- [Source document]
○ ○ ○
Does it actually improve your life?

Research shows that when in a healthy relationship, regular sex can have its benefits – on your health as well as your relationship.

Sex and touch in general can improve long-term intimacy in a relationship both in and out of the bedroom, including greater regard for each other and motivation to make each other happy.

Some experts believe less sex in relationships can result in less positive affection toward one another and sometimes anger, emotional detachment, or infidelity.

Having sex has been shown to improve memory recall and general cognition, or brain power, in older adults. This could be down to your body producing more of the pleasure hormone, dopamine.

Going through a long dry patch could leave you less focused, so you should try other ways to boost your brain, such as ensuring that you get enough sleep and exercise.

A recent study found that American adults had sex nine fewer times per year in the early 2010s than they did in the late 1990s.

Source: Archives of Sexual Behavior

Research shows that couples who communicate well with each other are better able to navigate sex ruts, in turn boosting their happiness with each other.

Less sex could result in more dissatisfaction in a relationship since partners may not be communicating about what they want and acting more like friends.

Some research shows sex can burn, on average, 100 calories in men and almost 70 calories in women per 30 minutes of activity – but not all couples last this long, so keep up other forms of exercise as well.

Without sex you’ll need to rely on other forms of exercise to burn those extra calories.

On average, sex lasts six minutes, during which an average man in his 30s would burn 21 calories.

Source: New England Journal of Medicine

Research has shown a link between how often you have sex and how strong your immune system is. Sex once or twice a week was shown to increase one aspect of immunity in college students.

Try other known tips to keep your body fighting tough: avoid smoking, exercise regularly, eat fruit and veg, and sleep well.

The ability of sex to make you feel happier leveled off at once a week in a recent study. Those who said they did the deed four or more times a week did not report feeling any happier.
○ ○ ○
- [Given data]
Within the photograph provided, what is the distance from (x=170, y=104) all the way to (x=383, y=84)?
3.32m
○ ○ ○
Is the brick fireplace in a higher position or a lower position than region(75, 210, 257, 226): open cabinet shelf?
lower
○ ○ ○
- [Required actions]
**a.** From the article on sex and health, write out the passage between "Research shows that when" and "pleasure hormone, dopamine.", inclusive.
**b.** List the tips that the article on sex and health gives for keeping your body fighting tough.

- [Solutions per task]
**a.**
Research shows that when in a healthy relationship, regular sex can have its benefits – on your health as well as your relationship.

Sex and touch in general can improve long-term intimacy in a relationship both in and out of the bedroom, including greater regard for each other and motivation to make each other happy.

Some experts believe less sex in relationships can result in less positive affection toward one another and sometimes anger, emotional detachment, or infidelity.

Having sex has been shown to improve memory recall and general cognition, or brain power, in older adults. This could be down to your body producing more of the pleasure hormone, dopamine.

**b.**
- Avoid smoking
- Exercise regularly
- Eat fruit and veg
- Sleep well